_Task directions:_
Continue the mailing-list reply on refactoring write_loose_object(), starting right after its last line.

_Page text:_
Re: [PATCH v8 2/6] object-file.c: refactor write_loose_object() to several steps

René Scharfe <l.s.r@xxxxxx> · Sat, 8 Jan 2022 13:28:35 +0100

Am 08.01.22 um 09:54 schrieb Han Xin:
> From: Han Xin <hanxin.hx@xxxxxxxxxxxxxxx>
>
> When writing a large blob using "write_loose_object()", we have to pass
> a buffer with the whole content of the blob, and this behavior will
> consume lots of memory and may cause OOM. We will introduce a stream
> version function ("stream_loose_object()") in latter commit to resolve
> this issue.
>
> Before introducing a stream vesion function for writing loose object,
> do some refactoring on "write_loose_object()" to reuse code for both
> versions.
>
> Rewrite "write_loose_object()" as follows:
>
>  1. Figure out a path for the (temp) object file. This step is only
>     used in "write_loose_object()".

_Information shown:_

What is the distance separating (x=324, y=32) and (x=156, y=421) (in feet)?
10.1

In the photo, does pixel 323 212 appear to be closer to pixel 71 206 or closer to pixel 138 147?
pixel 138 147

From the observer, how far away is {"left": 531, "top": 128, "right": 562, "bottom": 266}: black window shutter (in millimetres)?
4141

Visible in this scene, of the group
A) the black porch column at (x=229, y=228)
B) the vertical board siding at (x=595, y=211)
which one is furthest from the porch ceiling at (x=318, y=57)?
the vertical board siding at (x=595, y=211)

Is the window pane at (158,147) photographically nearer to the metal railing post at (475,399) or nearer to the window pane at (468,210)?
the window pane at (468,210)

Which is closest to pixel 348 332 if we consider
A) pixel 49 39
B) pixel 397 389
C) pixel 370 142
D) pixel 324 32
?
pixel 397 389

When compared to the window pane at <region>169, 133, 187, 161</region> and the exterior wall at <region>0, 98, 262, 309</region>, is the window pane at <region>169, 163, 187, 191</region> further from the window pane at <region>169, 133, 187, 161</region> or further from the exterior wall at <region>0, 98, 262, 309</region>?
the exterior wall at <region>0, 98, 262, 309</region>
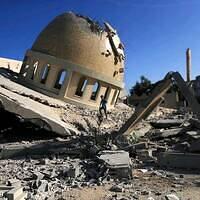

_Result of this exercise:_
>
>  2. Move common steps for starting to write loose objects into a new
>     function "start_loose_object_common()".
>
>  3. Compress data.
>
>  4. Move common steps for ending zlib stream into a new funciton
>     "end_loose_object_common()".
>
>  5. Close fd and finalize the object file.
>
> Helped-by: Ævar Arnfjörð Bjarmason <avarab@xxxxxxxxx>
> Helped-by: Jiang Xin <zhiyou.jx@xxxxxxxxxxxxxxx>
> Signed-off-by: Han Xin <hanxin.hx@xxxxxxxxxxxxxxx>
> ---
>  object-file.c | 149 +++++++++++++++++++++++++++++++++++---------------
>  1 file changed, 105 insertions(+), 44 deletions(-)
>
> diff --git a/object-file.c b/object-file.c
> index eb1426f98c..5d163081b1 100644
> --- a/object-file.c
> +++ b/object-file.c
> @@ -1743,6 +1743,25 @@ static void write_object_file_prepare(const struct git_hash_algo *algo,
>  	algo->final_oid_fn(oid, &c);
>  }
>
> +/*
> + * Move the just written object with proper mtime into its final resting place.
> + */
> +static int finalize_object_file_with_mtime(const char *tmpfile,
> +					   const char *filename,
> +					   time_t mtime,
> +					   unsigned flags)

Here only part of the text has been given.